26th July, 2019
In this post I will discuss our Face Recognition algorithm and its implementation. Deep Neural Networks is the current state of the art for the task of image classification and face recognition (source), but it requires large amount of labelled data and fixed number of classes. Since both of these traits are not suitable with our problem, thus we cannot train a Face Recognition model from scratch.
Instead of directly classifying images in labels, we represent each image as a 512 dimensional feature which is a representation of mapping from face images to a compact space. The embedding is obtained from a state of the art face recognition pretrained model which can handle faces with varying viewpoints, pose and lighting conditions. This embedding space can now be modelled such that the distance between two embeddings defined by some function f is a measure of how similar two faces are.
So now, the recognition problem is converted to a clustering problem where similar faces should be clustered together based on their similarity distance. This problem is solved using a k-NN classifier with a threshold (hyperparameter) to ensure that unknown faces are not identified.
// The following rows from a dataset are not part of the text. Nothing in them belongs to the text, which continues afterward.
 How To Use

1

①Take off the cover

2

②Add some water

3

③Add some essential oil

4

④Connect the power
I am using FaceNet:A Unified Embedding for Face Recognition and Clustering model implemented by David Sandberg which is trained on CASIA WebFace dataset. This model has an accuracy on 99.65% on the LFW dataset. Following are the two functions which I am currently using to measure them distance between the given neural embeddings.
L2 Euclidean Distance
Given an embedding x1 and x2 then the distance between them is represented by the Euclidean Distance between their feature representations. If the distance is less than 1, then images are similar otherwise different.
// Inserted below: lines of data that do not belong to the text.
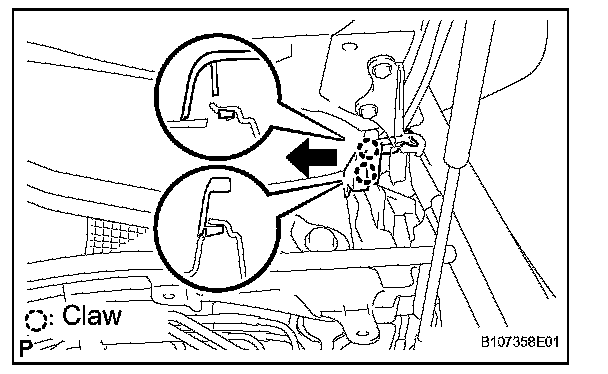 : Claw

P

B107358E01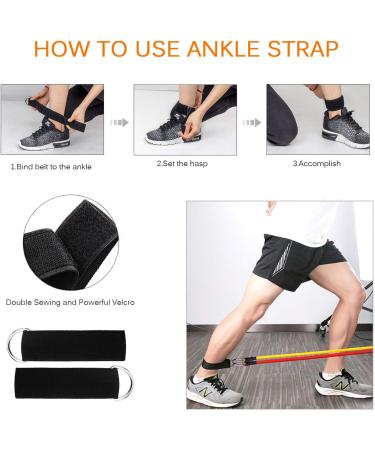 HOW TO USE ANKLE STRAP

1.Bind belt to the ankle

2.Set the hasp

3.Accomplish

Double Sewing and Powerful Velcro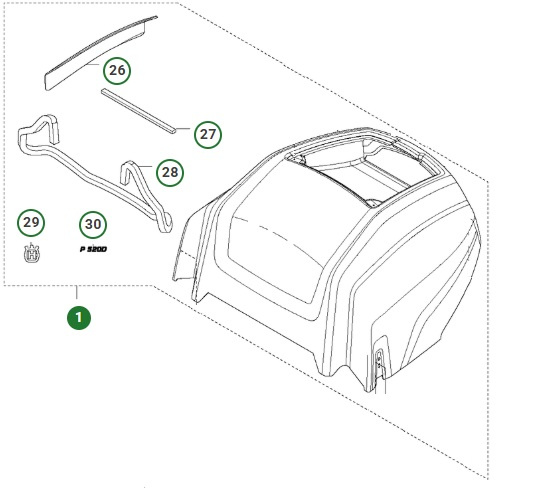 26

27

28

29

30

P 520D

1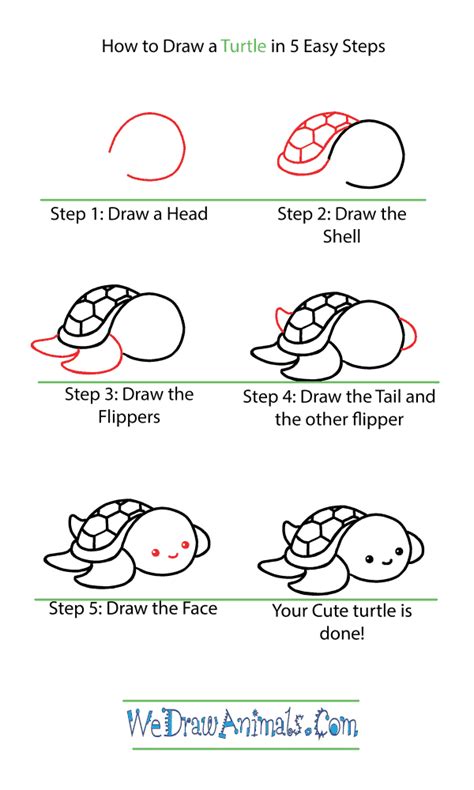 How to Draw a Turtle in 5 Easy Steps

Step 1: Draw a Head

Step 2: Draw the Shell

Step 3: Draw the Flippers

Step 4: Draw the Tail and the other flipper

Step 5: Draw the Face

Your Cute turtle is done!

WeDrawAnimals.Com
Another possible distance representation can be a summation of product of neural embeddings elementwise. In this case if the distance lies between 0.45-0.55 then the images can be classified as belonging to the same label.
I have created a small dataset from the available Face Recognition Dataset for evaluating my model. These datasets include CACD celebrity dataset, LFW and CASIA-WebFace evaluation set. The model performs reasonably well on these datasets, but as the number of images reduces to 1-2 per class then the accuracy of the model reduces. So currently the model requires around 4-5 images for each label to recognize faces effectively.